● PROBLEM TO SOLVE:
Which lines below contain the word "moose"? Copy each of them.

● DATA RECORDS:
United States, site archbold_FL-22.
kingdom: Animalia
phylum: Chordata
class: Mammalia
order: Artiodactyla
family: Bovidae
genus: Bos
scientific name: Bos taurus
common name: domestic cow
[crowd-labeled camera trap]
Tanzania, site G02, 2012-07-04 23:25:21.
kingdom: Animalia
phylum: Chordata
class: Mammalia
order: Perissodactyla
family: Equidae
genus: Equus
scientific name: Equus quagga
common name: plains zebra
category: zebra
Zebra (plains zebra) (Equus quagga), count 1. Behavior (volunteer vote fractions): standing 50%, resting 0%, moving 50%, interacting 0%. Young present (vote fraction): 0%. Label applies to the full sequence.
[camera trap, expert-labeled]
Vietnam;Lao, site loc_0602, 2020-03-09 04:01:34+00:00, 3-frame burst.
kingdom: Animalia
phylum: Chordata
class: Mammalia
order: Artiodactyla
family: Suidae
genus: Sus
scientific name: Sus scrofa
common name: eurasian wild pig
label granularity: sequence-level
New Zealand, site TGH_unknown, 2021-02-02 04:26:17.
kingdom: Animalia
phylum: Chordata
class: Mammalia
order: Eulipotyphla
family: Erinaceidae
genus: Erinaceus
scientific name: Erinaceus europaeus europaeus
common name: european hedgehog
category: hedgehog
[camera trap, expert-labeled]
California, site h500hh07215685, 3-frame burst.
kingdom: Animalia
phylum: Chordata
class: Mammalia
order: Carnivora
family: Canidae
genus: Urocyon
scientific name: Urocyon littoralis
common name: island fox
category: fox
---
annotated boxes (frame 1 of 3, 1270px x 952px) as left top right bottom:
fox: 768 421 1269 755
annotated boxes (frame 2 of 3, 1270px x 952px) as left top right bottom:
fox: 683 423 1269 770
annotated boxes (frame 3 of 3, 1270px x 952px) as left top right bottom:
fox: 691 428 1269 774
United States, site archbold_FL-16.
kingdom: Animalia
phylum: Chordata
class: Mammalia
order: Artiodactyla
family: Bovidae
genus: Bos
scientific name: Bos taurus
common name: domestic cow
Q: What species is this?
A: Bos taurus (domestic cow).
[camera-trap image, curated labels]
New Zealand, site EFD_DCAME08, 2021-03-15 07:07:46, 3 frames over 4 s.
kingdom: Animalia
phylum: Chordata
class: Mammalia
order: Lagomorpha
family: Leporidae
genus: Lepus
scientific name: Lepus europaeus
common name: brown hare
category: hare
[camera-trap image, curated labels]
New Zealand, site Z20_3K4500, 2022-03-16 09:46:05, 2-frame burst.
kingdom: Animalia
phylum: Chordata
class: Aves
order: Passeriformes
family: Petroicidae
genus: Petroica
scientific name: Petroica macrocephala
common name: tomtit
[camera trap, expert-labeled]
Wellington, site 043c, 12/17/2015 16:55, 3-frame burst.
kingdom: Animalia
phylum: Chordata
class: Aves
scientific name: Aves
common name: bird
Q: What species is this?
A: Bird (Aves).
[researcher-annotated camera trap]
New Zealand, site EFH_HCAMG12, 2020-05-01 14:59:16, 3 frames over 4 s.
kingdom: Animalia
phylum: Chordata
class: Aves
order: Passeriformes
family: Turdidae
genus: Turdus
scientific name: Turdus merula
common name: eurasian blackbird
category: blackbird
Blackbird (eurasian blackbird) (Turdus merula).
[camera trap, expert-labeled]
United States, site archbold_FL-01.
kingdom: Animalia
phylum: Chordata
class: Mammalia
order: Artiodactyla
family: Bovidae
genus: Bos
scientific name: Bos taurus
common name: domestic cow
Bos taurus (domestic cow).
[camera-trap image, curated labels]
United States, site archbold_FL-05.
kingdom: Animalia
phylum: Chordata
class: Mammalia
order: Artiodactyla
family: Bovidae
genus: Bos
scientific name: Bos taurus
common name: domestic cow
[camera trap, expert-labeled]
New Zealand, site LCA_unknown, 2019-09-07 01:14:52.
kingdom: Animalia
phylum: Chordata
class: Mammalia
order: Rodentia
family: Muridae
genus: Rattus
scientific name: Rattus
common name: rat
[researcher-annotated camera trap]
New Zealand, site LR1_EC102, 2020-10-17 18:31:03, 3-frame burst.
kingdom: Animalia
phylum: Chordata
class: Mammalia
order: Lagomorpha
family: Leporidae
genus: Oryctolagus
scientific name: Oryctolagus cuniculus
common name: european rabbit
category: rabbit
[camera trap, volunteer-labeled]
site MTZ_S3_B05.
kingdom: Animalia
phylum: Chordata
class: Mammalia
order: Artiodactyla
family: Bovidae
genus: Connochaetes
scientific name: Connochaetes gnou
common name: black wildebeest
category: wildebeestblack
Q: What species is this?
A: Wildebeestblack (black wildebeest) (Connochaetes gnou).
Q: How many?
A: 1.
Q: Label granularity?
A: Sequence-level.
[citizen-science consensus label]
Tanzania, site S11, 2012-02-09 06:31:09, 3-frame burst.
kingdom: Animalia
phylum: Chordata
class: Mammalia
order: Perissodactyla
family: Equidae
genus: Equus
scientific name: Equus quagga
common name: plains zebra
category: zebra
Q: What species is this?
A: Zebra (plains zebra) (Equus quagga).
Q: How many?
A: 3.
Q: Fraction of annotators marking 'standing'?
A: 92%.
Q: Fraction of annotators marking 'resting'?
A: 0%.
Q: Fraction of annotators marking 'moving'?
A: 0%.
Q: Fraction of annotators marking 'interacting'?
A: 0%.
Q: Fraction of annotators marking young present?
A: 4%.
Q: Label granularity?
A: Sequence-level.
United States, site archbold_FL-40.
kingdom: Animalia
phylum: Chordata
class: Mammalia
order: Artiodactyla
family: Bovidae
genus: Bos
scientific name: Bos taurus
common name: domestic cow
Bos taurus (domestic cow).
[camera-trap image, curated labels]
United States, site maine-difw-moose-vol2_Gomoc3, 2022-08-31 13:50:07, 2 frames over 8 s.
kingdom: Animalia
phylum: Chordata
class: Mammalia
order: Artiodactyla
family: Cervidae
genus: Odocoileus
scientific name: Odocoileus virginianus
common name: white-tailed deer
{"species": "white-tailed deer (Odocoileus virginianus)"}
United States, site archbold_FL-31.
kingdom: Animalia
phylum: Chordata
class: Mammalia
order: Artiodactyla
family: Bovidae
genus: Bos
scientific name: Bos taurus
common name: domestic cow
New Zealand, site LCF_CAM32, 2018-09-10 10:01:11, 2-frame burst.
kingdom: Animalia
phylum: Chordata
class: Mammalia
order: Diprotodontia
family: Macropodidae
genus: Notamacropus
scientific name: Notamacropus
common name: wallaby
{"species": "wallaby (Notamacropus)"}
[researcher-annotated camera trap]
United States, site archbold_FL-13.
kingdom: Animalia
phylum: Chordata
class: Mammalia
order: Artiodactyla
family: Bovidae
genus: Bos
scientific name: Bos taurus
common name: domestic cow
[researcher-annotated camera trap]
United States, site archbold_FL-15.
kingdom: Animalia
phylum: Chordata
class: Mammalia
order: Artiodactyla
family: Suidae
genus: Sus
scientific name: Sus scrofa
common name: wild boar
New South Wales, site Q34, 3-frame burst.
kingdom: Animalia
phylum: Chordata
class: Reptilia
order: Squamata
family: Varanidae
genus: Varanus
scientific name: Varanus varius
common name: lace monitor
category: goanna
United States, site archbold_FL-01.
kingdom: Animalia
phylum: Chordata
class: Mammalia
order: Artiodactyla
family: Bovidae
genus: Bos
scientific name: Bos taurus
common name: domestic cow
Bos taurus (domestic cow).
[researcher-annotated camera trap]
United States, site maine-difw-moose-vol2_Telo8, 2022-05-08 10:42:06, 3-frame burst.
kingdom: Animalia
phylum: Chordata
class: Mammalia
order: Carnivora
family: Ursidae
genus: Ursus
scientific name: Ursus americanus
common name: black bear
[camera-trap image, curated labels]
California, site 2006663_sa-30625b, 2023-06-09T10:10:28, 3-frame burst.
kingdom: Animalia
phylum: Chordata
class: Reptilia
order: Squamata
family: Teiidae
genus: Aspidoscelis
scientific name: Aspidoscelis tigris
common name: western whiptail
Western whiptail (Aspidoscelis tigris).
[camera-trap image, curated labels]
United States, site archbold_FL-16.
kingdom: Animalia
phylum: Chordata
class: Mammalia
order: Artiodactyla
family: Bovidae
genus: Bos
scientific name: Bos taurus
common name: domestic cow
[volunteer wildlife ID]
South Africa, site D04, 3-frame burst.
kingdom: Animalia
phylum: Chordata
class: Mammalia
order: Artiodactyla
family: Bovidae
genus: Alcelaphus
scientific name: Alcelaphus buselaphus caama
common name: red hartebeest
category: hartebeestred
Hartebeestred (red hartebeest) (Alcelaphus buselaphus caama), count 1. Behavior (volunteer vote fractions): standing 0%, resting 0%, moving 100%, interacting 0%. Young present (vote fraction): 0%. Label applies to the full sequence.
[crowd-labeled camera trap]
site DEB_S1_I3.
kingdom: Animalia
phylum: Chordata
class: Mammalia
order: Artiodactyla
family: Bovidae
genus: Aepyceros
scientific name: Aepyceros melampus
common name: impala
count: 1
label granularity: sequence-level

● RESPONSE TO THIS EXERCISE:
United States, site maine-difw-moose-vol2_Gomoc3, 2022-08-31 13:50:07, 2 frames over 8 s.
United States, site maine-difw-moose-vol2_Telo8, 2022-05-08 10:42:06, 3-frame burst.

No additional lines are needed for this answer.